I put them in to cold water and pulled out the beards and cleaned the shells of rubbish, bits of limpet and other stuff. This is the worst bit of preparing Moules Mariniere (for it was that), having to put your hands in very cold water and spending a half-hour or so to clean the crud off and check for opened or otherwise dodgy mussels - those which are broken or open so should NOT be cooked and eaten. A couple of chopped red onions went in to a large casserole pot with olive oil and were softened over a low heat (about 15 minutes). Then I whacked up the heat and tipped the mussels in and put the lid on. Two or three minutes later I checked them, a few were opening so in went the best part of a bottle of Muscadet - you must keep a glass of white wine back for the cook. As soon as the liquor came up to the boil I turned the heat down to simmer and put the lid on - checking every two or three minutes to see if the mussels were opening.

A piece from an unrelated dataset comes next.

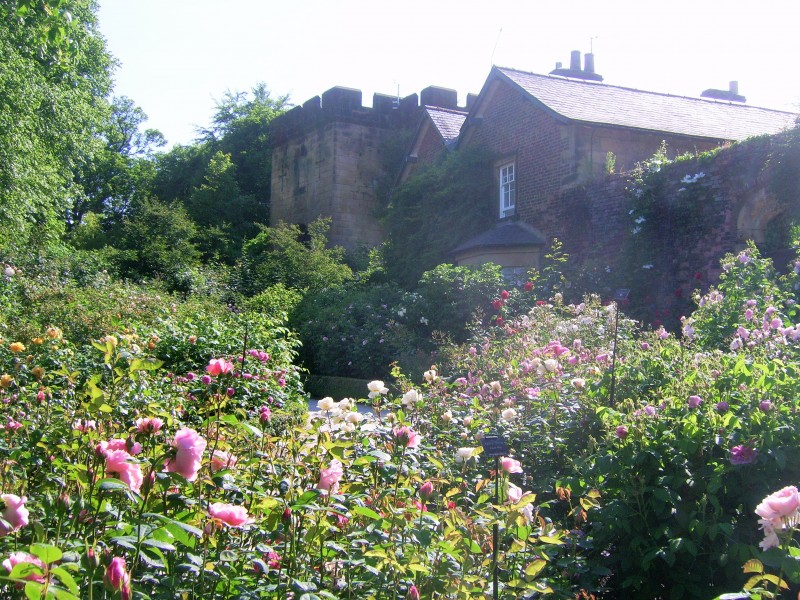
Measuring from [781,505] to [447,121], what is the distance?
74.1ft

All open? Yes, so tip them in to a large bowl then remove the mussels to a warmed, large dish and put them in the oven on a very low heat to keep them warm. I put the liquor back in to the casserole and added a couple of generous spoons of creme fraiche - ok, I put half a tub in - and whisked it up, then put the heat back on and brought the liqour up to a gentle simmer and allowed it to reduce. Poured the mussels back in and let it all simmer for a few minutes.

Place the mussels in warmed serving bowls and add a generous load of the liqour. Sprinkle chopped parsley over them and serve with french or any good crusty, fresh bread and some butter. This is fantastic on a cold winter night when you want something hearty which you will eat mostly with your fingers, scooping the mussles from their shells with the half shell of a used mussel.

A note on grit. Sometimes when mussels open during cooking they release grit, sand and other stuff which can sit in the liquor and if not got rid of, can ruin the meal if it gets in to the serving bowls. It can be got shot of by pouring the liquor in to a big bowl through muslin (or a clean dish cloth if all else fails)then returning the liquor to the heat. But sometimes the mussels have been grown in lovely clear, clean water on rope or sticks and produce very little grit or sand. You just have to check.

But it's a fantastic meal - the first I ever did with shellfish about 25 years ago and I never tire of it.

As you can tell by the length of this post.